* **LISTED ENTRIES**

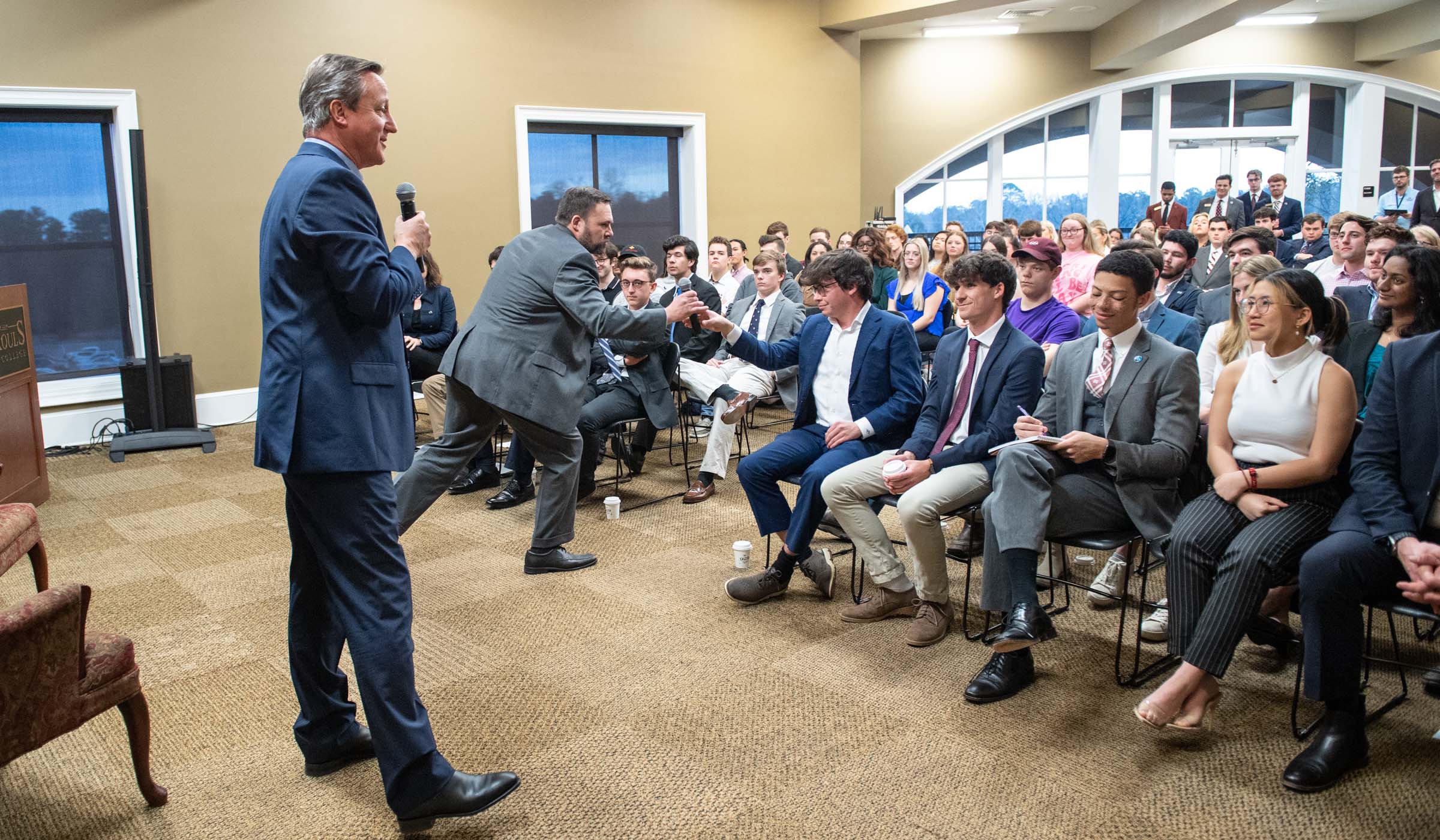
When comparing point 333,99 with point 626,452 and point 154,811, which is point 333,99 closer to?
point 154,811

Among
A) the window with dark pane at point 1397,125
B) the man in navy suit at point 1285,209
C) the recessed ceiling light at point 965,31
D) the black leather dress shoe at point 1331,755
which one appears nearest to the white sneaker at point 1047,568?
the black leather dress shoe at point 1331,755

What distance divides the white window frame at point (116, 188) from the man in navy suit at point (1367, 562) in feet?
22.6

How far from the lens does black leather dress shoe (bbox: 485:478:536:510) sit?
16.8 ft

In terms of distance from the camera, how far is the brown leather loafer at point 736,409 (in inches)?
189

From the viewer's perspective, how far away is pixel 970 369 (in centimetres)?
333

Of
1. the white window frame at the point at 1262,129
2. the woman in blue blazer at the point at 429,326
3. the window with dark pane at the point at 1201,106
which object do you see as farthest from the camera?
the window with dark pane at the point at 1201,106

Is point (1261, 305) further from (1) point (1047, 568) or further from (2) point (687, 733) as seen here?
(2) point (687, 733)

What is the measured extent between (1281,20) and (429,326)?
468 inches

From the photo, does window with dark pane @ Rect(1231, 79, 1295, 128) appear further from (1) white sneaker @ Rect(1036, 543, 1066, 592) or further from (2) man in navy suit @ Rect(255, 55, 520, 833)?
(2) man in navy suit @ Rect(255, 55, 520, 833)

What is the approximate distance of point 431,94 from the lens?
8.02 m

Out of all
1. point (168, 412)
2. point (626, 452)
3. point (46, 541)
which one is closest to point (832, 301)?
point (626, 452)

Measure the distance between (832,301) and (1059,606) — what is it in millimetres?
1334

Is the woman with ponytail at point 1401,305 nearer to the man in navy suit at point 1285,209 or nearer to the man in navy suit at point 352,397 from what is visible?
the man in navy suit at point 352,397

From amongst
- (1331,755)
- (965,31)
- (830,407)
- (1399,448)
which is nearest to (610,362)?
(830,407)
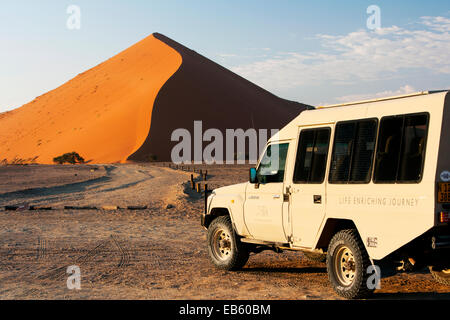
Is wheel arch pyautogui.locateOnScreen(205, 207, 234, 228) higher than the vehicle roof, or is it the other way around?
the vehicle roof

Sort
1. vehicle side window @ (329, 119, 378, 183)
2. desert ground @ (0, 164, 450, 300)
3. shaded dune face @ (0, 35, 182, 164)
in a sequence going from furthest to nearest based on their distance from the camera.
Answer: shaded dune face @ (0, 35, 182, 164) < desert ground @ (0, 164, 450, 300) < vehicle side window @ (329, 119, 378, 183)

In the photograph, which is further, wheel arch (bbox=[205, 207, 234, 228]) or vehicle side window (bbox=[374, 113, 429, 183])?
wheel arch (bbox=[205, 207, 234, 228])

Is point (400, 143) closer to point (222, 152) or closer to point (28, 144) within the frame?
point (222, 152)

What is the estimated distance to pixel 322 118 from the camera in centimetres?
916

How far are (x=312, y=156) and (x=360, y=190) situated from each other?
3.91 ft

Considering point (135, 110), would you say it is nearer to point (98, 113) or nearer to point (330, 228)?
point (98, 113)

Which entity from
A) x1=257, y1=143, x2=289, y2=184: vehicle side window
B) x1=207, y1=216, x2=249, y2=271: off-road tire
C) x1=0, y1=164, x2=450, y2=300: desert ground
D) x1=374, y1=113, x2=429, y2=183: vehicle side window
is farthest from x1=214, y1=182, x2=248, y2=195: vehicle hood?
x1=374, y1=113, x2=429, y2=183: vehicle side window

* **THE TASK**
Can you return all of the entries above word for word, without the pictures?

* **RESPONSE FOR THIS EXERCISE**
When comparing point 333,99 with point 626,452 and point 154,811, which is point 333,99 closer to?
point 154,811

Among
A) the window with dark pane at point 1397,125
B) the man in navy suit at point 1285,209
C) the recessed ceiling light at point 965,31
D) the black leather dress shoe at point 1331,755
which one appears nearest to the white sneaker at point 1047,568?
the black leather dress shoe at point 1331,755

What distance divides the white window frame at point (116, 188) from the man in navy suit at point (1367, 562) in feet?
22.6

How far from the lens does black leather dress shoe (bbox: 485:478:536:510) sit?
16.8 ft

In terms of distance from the camera, how far is the brown leather loafer at point 736,409 (in inches)?
189

From the viewer's perspective, how far away is pixel 970 369 (in centimetres)?
333

Of
1. the white window frame at the point at 1262,129
2. the woman in blue blazer at the point at 429,326
3. the window with dark pane at the point at 1201,106
which object do you see as farthest from the camera?
the window with dark pane at the point at 1201,106

Is point (1261, 305) further from (1) point (1047, 568) or further from (2) point (687, 733) as seen here?
(2) point (687, 733)

What is the measured extent between (1281,20) and (429,326)?
468 inches

From the photo, does window with dark pane @ Rect(1231, 79, 1295, 128) appear further from (1) white sneaker @ Rect(1036, 543, 1066, 592) or further from (2) man in navy suit @ Rect(255, 55, 520, 833)?
(2) man in navy suit @ Rect(255, 55, 520, 833)

What is the approximate distance of point 431,94 from the lens?
8.02 m

Out of all
1. point (168, 412)
2. point (626, 452)
3. point (46, 541)
which one is closest to point (832, 301)?
point (626, 452)

Measure the distance between (832,301) and (1059,606) — what is it in millimetres?
1334

Is the woman with ponytail at point 1401,305 nearer to the man in navy suit at point 1285,209 or nearer to the man in navy suit at point 352,397 from what is visible?
the man in navy suit at point 352,397

From amongst
- (1331,755)
- (965,31)
- (830,407)
- (1399,448)
which is nearest to (610,362)?
(830,407)
Is wheel arch pyautogui.locateOnScreen(205, 207, 234, 228) higher than the vehicle roof, or is it the other way around?
the vehicle roof

Sort
1. vehicle side window @ (329, 119, 378, 183)
2. desert ground @ (0, 164, 450, 300)
3. shaded dune face @ (0, 35, 182, 164)
in a sequence going from furthest to nearest based on their distance from the camera.
Answer: shaded dune face @ (0, 35, 182, 164) < desert ground @ (0, 164, 450, 300) < vehicle side window @ (329, 119, 378, 183)

In the photograph, which is further, wheel arch (bbox=[205, 207, 234, 228]) or vehicle side window (bbox=[374, 113, 429, 183])?
wheel arch (bbox=[205, 207, 234, 228])

Is point (400, 143) closer to point (222, 152) or closer to point (28, 144) within the frame?
point (222, 152)

What is the estimated distance to pixel 322 118 from the camera in centimetres?
916

How far are (x=312, y=156) and (x=360, y=190) situated from each other?
3.91 ft

Considering point (135, 110), would you say it is nearer to point (98, 113) or nearer to point (330, 228)?
point (98, 113)

Which entity from
A) x1=257, y1=143, x2=289, y2=184: vehicle side window
B) x1=207, y1=216, x2=249, y2=271: off-road tire
C) x1=0, y1=164, x2=450, y2=300: desert ground
D) x1=374, y1=113, x2=429, y2=183: vehicle side window
is farthest from x1=214, y1=182, x2=248, y2=195: vehicle hood?
x1=374, y1=113, x2=429, y2=183: vehicle side window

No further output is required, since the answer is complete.